## 文章の抜粋
********

ジャケットいっぱいに広がる満開の桜と、向かって左上にデザインされた「東京」の文字──
1996年にリリースされたサニーデイ・サービスのセカンド・アルバム『東京』は、ファースト・アルバム『若者たち』で注目を集めはじめていた彼らへの評価を決定的にした作品として知られている。サニーデイ・サービスというバンドの代表作であり、リリースから10年が経ったいまも、フェイバリットに挙げる音楽ファンは多い。
10月6日にリリースされる曽我部恵一の『東京コンサート』は、その『東京』の全曲を、歌とアコースティック・ギターだけで再演したライヴ・アルバムだ。それは、“10年目の『東京』”であり、“新しい『東京』”であり、“たったいまの『東京』”でもある。『東京』を聴いたことがなくても、曽我部恵一の新作として楽しめる作品である一方、『東京』を愛してやまないという人、特にリアル・タイムで聴いていた人にとっては、さまざまな感情が、めくるめく光景が、まるで波のように押し寄せてくるであろう作品だ。

********

## データの抜粋
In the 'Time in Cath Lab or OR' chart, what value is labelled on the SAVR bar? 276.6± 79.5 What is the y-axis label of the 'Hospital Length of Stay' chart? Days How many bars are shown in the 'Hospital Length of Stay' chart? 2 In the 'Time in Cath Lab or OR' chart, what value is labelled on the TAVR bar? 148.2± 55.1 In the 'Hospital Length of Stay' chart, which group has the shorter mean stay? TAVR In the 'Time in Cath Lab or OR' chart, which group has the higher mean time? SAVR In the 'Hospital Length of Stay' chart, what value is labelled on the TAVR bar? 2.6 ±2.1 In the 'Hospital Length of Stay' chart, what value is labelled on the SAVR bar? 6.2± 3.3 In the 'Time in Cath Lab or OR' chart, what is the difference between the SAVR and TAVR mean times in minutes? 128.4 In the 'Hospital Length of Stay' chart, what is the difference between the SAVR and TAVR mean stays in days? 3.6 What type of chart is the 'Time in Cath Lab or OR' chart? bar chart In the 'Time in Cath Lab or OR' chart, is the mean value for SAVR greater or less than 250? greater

********

## やること
a – アルバム『東京』についての文章から、「10月6日にリリースされる曽」を含む言葉で始まり「し寄せてくるであろう作品だ。」で終わる部分を、そのまま書き写してください。
b – アルバム『東京』についての文章では、『東京』を聴いたことがない人でも『東京コンサート』を楽しめるのはなぜだとされていますか。一〜三文で説明してください。

## 解答
a –
10月6日にリリースされる曽我部恵一の『東京コンサート』は、その『東京』の全曲を、歌とアコースティック・ギターだけで再演したライヴ・アルバムだ。それは、“10年目の『東京』”であり、“新しい『東京』”であり、“たったいまの『東京』”でもある。『東京』を聴いたことがなくても、曽我部恵一の新作として楽しめる作品である一方、『東京』を愛してやまないという人、特にリアル・タイムで聴いていた人にとっては、さまざまな感情が、めくるめく光景が、まるで波のように押し寄せてくるであろう作品だ。

b – 『東京コンサート』は、曽我部恵一の新作として楽しめる作品だからです。